Problem 1: Check each statement against the SegFormer notes below and answer yes or no, quoting the words from the notes that settle it. (a) The test pipeline resizes images to a multiple of 32. (b) Flipping is switched on in the test pipeline. (c) The backbone weights are converted with tools/model_converters/mit_convert.py.
Problem 2: Transcribe the part of the SegFormer notes below, starting at "We replace AlignedResize" and ending at "by 0.5-1.0 mIoU.".

* begin Document extract *

We replace AlignedResize in original implementatiuon to Resize + ResizeToMultiple. If you want to test by using AlignedResize, you can change the dataset pipeline like this:

test_pipeline = [
    dict(type='LoadImageFromFile'),
    dict(
        type='MultiScaleFlipAug',
        img_scale=(2048, 512),
        # img_ratios=[0.5, 0.75, 1.0, 1.25, 1.5, 1.75],
        flip=False,
        transforms=[
            dict(type='Resize', keep_ratio=True),
            # resize image to multiple of 32, improve SegFormer by 0.5-1.0 mIoU.
            dict(type='ResizeToMultiple', size_divisor=32),
            dict(type='RandomFlip'),
            dict(type='Normalize', **img_norm_cfg),
            dict(type='ImageToTensor', keys=['img']),
            dict(type='Collect', keys=['img']),
        ])
]

How to use segformer official pretrain weights

We convert the backbone weights from the official repo (https://github.com/NVlabs/SegFormer) with tools/model_converters/mit_convert.py.

You may follow below steps to start segformer training preparation:

Download segformer pretrain weights (Suggest put in pretrain/);
Run convert script to convert official pretrain weights: python tools/model_converters/mit_convert.py pretrain/mit_b0.pth pretrain/mit_b0.pth;
Modify pretrained of segformer model config, for example, pretrained of segformer_mit-b0_512x512_160k_ade20k.py is set to pretrain/mit_b0.pth;

* end Document extract *
* begin Collected data *

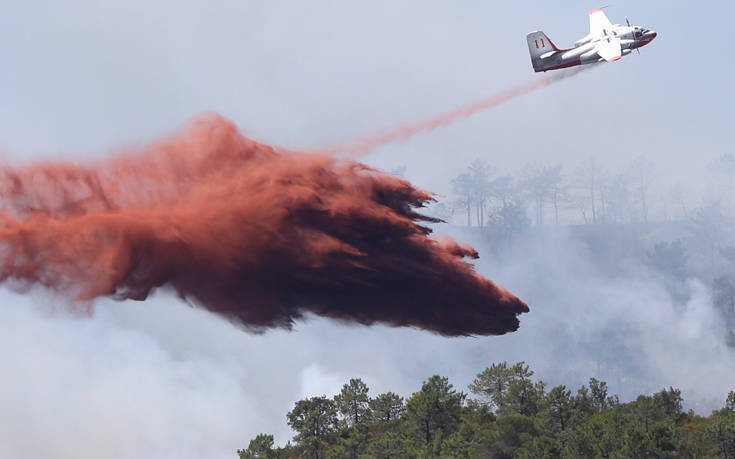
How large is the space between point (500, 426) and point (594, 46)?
3217 cm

* end Collected data *

Task output 1:
(a) Yes: "resize image to multiple of 32"
(b) No: "flip=False"
(c) Yes: "We convert the backbone weights from the official repo (https://github.com/NVlabs/SegFormer) with tools/model_converters/mit_convert.py."

Task output 2:
We replace AlignedResize in original implementatiuon to Resize + ResizeToMultiple. If you want to test by using AlignedResize, you can change the dataset pipeline like this:

test_pipeline = [
    dict(type='LoadImageFromFile'),
    dict(
        type='MultiScaleFlipAug',
        img_scale=(2048, 512),
        # img_ratios=[0.5, 0.75, 1.0, 1.25, 1.5, 1.75],
        flip=False,
        transforms=[
            dict(type='Resize', keep_ratio=True),
            # resize image to multiple of 32, improve SegFormer by 0.5-1.0 mIoU.